Hence, they may not reduce an office’s physical footprint, but rather the time spent there.
That would lessen the blow to commercial landlords.
At the same time, it’s clear that some companies just don’t need the footprint they once had, said Brian Graham, partner at Klaros Group. “People won’t go to the suburbs as often as they used to. People will not go to bank branches and use online banking instead. “
Beyond the short-term crisis that many landlords are currently facing, there will be long-term pressures. Jonathan Miller, president of valuation and advisory firm Miller Samuel, said these rental companies come in many shapes and sizes. “They could be anything from a public company to a private individual or a family,” he said.
And many of these landlords have debts to pay off. Commercial real estate is financed between 70% and 85% of debt on average. The remainder is in equity, according to Graham from Klaros Group.

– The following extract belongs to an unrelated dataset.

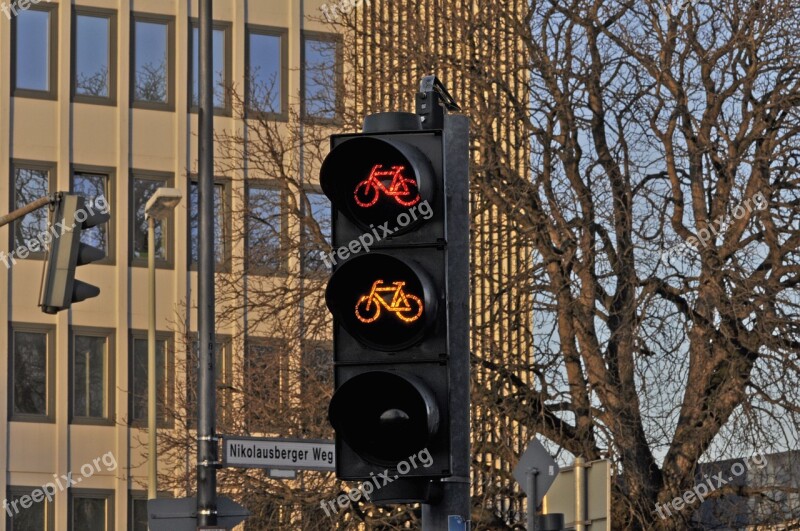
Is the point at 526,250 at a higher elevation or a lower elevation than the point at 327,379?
higher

When losses pile up, for example because rents are falling, properties are vacant and debts are not being repaid. “It’s hard to imagine any lender getting away with it unscathed,” he said.
By the way, half of these lenders are banks. But this whole question of how big the offices will be is a long-term problem. Landlords, tenants and banks are currently trying to deal with this in the short term. Will the restaurant on the corner survive, much less pay rent?